Exercise brief:
Return every line of the records that contains the string "results", treating uppercase and lowercase letters as distinct.

Exercise data:
· · · · · · ·

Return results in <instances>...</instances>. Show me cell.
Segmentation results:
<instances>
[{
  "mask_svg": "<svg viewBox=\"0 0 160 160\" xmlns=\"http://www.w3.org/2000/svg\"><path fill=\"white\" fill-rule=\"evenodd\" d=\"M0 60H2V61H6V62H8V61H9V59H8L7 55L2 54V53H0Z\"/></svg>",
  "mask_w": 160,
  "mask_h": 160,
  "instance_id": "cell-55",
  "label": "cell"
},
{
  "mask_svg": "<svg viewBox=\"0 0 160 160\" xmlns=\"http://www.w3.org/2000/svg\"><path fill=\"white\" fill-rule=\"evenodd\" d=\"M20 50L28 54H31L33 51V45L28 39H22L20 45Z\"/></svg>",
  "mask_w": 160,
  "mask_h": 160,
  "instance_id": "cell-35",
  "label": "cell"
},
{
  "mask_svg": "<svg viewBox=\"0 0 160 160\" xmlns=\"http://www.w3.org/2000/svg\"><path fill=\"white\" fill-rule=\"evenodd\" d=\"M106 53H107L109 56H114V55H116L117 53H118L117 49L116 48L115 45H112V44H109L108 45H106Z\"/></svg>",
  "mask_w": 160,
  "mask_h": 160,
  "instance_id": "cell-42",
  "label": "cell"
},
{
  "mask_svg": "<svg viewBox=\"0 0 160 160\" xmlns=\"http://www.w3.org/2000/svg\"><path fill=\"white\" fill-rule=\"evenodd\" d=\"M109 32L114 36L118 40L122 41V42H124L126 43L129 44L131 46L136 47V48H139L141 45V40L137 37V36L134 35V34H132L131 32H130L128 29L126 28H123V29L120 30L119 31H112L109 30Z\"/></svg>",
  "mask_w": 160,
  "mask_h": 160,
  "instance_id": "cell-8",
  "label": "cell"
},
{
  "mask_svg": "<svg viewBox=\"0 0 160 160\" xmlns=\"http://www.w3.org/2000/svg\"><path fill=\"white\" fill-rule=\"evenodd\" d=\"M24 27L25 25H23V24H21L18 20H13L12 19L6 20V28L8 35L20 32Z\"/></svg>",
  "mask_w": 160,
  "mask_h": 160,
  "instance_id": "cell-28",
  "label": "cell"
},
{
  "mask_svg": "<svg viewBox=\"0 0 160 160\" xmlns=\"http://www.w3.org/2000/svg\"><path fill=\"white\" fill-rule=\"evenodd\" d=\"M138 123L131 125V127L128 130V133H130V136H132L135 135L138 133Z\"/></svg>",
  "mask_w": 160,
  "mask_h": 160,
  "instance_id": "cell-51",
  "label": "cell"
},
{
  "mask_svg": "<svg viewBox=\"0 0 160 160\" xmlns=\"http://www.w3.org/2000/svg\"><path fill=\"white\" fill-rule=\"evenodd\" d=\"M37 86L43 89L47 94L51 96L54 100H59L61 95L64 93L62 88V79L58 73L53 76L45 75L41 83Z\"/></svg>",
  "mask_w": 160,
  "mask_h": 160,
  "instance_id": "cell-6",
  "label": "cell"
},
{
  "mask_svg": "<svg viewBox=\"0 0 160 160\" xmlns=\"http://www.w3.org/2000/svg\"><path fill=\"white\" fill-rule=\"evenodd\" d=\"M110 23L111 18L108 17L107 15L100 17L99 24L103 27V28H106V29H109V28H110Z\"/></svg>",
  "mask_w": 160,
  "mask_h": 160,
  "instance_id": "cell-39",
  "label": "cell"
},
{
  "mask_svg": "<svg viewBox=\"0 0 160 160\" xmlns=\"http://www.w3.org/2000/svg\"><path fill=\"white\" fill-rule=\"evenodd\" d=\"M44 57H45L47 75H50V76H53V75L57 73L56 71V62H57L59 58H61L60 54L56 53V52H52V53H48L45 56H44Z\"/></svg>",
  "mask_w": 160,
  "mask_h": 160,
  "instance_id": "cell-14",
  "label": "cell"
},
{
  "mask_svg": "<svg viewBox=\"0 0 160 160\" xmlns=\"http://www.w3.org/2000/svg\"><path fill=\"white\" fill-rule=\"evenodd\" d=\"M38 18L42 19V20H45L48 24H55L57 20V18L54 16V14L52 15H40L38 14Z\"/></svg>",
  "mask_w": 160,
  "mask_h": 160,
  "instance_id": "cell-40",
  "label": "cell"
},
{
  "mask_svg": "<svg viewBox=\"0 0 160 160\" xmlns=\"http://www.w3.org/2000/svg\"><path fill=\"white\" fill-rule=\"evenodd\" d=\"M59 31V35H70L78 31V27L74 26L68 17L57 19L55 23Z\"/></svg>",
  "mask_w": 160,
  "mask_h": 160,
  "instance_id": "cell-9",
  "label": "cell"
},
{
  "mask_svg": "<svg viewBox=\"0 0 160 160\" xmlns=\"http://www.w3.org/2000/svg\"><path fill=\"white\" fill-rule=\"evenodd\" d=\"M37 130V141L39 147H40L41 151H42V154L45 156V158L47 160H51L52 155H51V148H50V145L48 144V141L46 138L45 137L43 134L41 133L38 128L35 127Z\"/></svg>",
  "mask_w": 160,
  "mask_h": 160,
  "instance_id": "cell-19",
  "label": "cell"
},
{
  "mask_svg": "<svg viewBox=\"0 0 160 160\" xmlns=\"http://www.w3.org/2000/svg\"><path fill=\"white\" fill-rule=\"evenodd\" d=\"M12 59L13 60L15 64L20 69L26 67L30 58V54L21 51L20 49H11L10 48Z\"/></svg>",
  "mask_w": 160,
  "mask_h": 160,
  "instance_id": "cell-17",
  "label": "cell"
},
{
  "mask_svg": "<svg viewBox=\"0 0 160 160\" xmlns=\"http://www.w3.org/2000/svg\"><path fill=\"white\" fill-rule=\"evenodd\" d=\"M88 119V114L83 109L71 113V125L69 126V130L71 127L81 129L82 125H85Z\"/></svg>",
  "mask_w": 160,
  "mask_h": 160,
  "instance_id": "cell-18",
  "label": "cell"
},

· · · · · · ·

Written response:
Return results in <instances>...</instances>. Show me cell.
Segmentation results:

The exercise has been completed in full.